Physiologically based pharmacokinetic modeling with trichloroethylene and its metabolite, trichloroacetic acid, in the rat and mouse.

The uptake and metabolism of trichloroethylene (TCE), and the stoichiometric yield and kinetic behavior of one of its major metabolites, trichloroacetic acid (TCA), were compared in Fischer 344 rats and B6C3F1 mice using a physiological model. Physiologically based pharmacokinetic (PB-PK) model parameters (metabolic rate constants and tissue partition coefficients) were determined in male and female B6C3F1 mice and were taken from the literature for the male and female Fischer 344 rats. The kinetic behavior of TCA was described by a classical one-compartment model linked to a PB-PK model for TCE. The TCE blood/air partition coefficients for male and female mice, determined by vial equilibration, were 13.4 and 14.3. The Vmaxe values for male and female mice, using gas uptake techniques, were 32.7 +/- .06 and 23.2 +/- 0.1 mg/kg/hr and the Km was 0.25 mg/liter.

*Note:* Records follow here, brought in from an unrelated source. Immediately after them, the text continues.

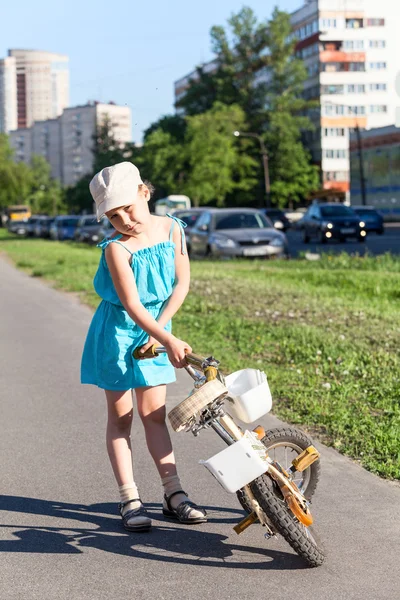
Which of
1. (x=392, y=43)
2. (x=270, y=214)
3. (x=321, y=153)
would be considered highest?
(x=392, y=43)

The PB-PK model for TCE adequately described the uptake and clearance of TCE in male and female rats exposed to a single, constant concentration of TCE vapor, but failed to describe the uptake and clearance of TCE in male and female mice exposed to a wide range TCE vapor concentrations. Computer-predicted blood concentrations of TCE were generally greater than observed blood concentrations of TCE. The stoichiometric yield of TCA in mice exposed to these TCE vapors was concentration dependent. The capacity for oxidation of TCE was much greater in B6C3F1 mice than in Fischer 344 rats, and as a result the systemic concentration of TCA was greater in these mice than rats. An increased body burden of TCA in B6C3F1 mice may be related to the formation of hepatocellular carcinomas in B6C3F1 mice exposed to TCE.